Offices, homes, schools, hospitals, hotels, all entirely covered in trees and plants. China’s first Forest City is set to become a reality, thanks to an ambitious project by Stefano Boeri Architetti, which continues its tireless search for a new generation of architecture as a model for urban settlements of the future around the world.
Liuzhou Forest City will arise along the banks of the Liujiang river, north of Liuzhou, in the southern province of Guangxi, on an area of approximately 175 hectares, destined to welcome around 30,000 inhabitants.
Thanks to the planting of 40,000 trees and approximately one million plants belonging to100 different species, the green city will be able to absorb over 10,000 tons of CO2 and 57 tons of fine particles per year, while generating approximately 900 tons of oxygen.
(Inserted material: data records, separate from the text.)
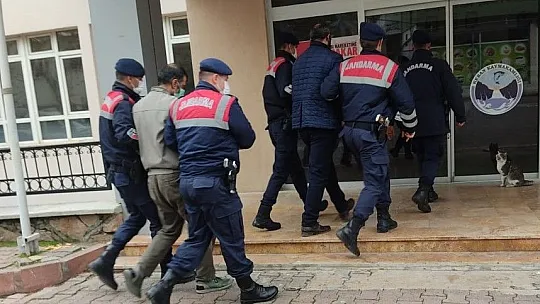 10 bin lira değerinde bakır kazan çalan 2 şüpheli tutuklandı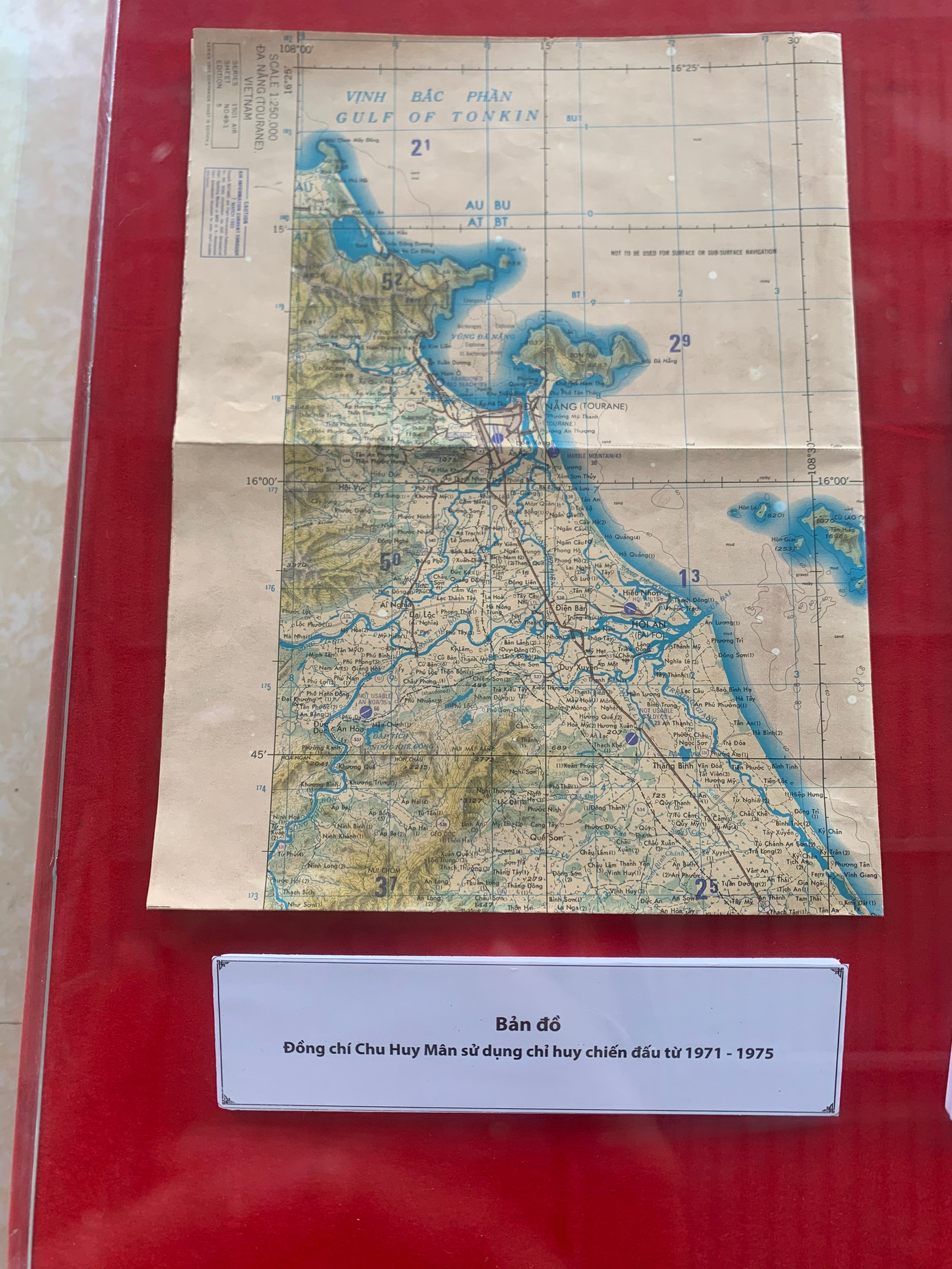 Bản đồ Đại tướng sử dụng chỉ huy chiến đấu từ 1971-1975, giai đoạn giữ trọng trách Chính ủy kiêm Tư lệnh Quân khu 5, Tư lệnh kiêm Chính ủy, Bí thư Đảng ủy Mặt trận Tây Nguyên-B3, Chính ủy Chiến dịch Huế-Đà Nẵng... (Ảnh: Huy - Thảo) Bản đồ Đại tướng sử dụng chỉ huy chiến đấu từ 1971-1975, giai đoạn giữ trọng trách Chính ủy kiêm Tư lệnh Quân khu 5, Tư lệnh kiêm Chính ủy, Bí thư Đảng ủy Mặt trận Tây Nguyên-B3, Chính ủy Chiến dịch Huế-Đà Nẵng... (Ảnh: Huy - Thảo)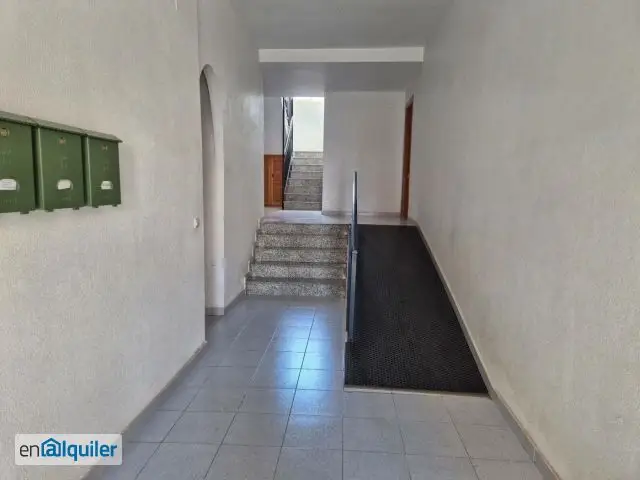 Alquiler Piso Amueblado Lo Pagan Trastero Aparcamiento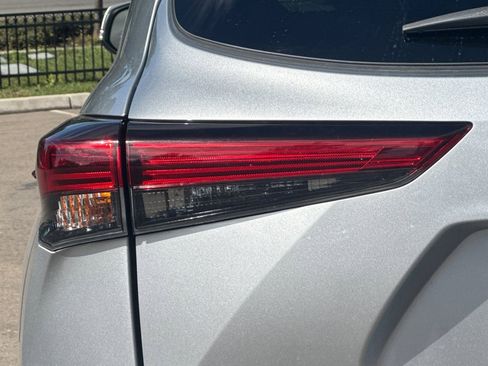 Used 2022 Toyota Highlander XLE image 51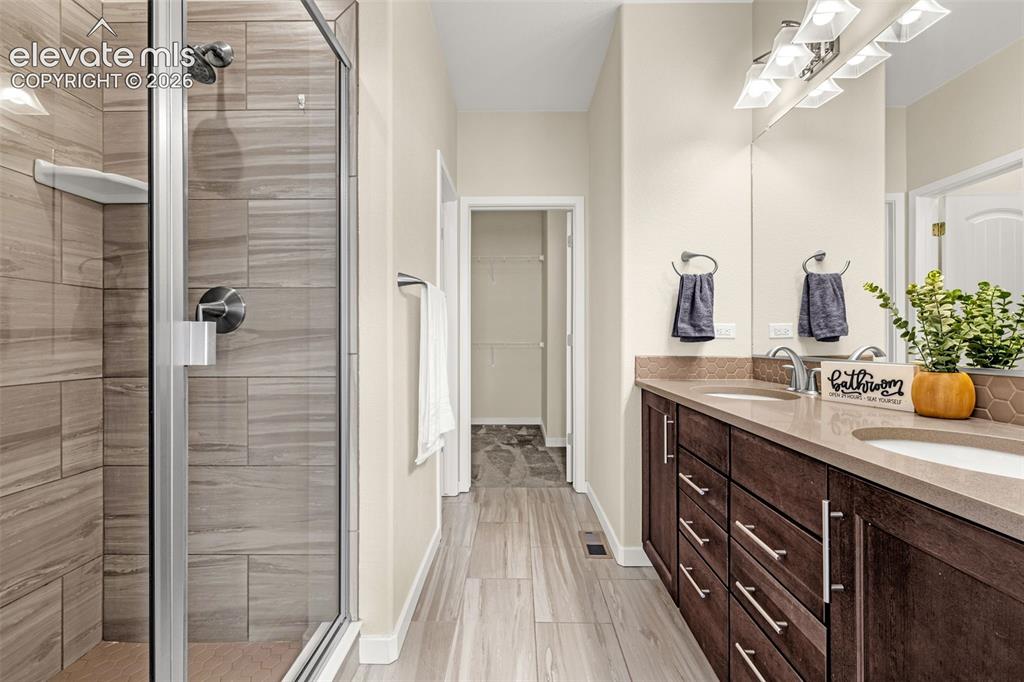 Image 14 of 36: Bathroom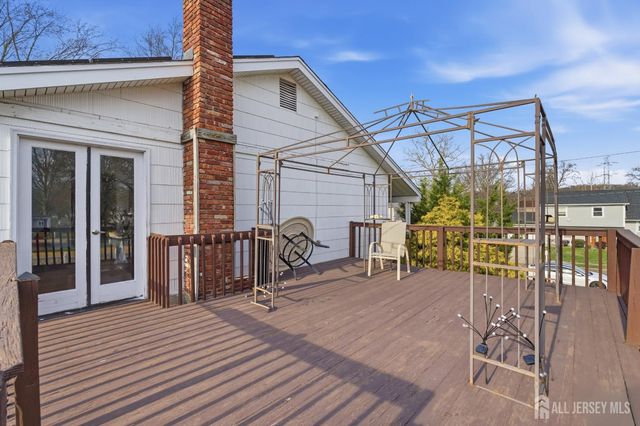 111 Balch Avenue, Piscataway, NJ 08854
The positioning of plants, not only along streets, in parks and gardens, but also on building façades, will enable the city to contribute towards improving air quality and reducing average temperatures. The city will generate a sound barrier and increase the biodiversity of species living in the territory.
The Forest City will also be entirely self-sufficient in terms of energy, with the use of geothermal energy for the conditioning of interiors and widespread installation of solar panels on roofs to capture renewable energy.
Entirely cabled, the new green city will be linked to the city of Liuzhou by a high speed railway line, used by cars powered by an electric engine.
Commissioned by Liuzhou Municipality Urban Planning, the city undoubtedly constitutes a drastic change in direction in Chinese policies regarding the crucial theme of pollution in large cities, and climate change. Indeed this state-of-the-art urban settlement is the country’s first project to tackle the challenge of energy self-sufficiency, the use of renewable energies and the increase of biodiversity while substantially reducing atmospheric pollution, thanks to the multiplication of plant and biological surfaces in the urban area.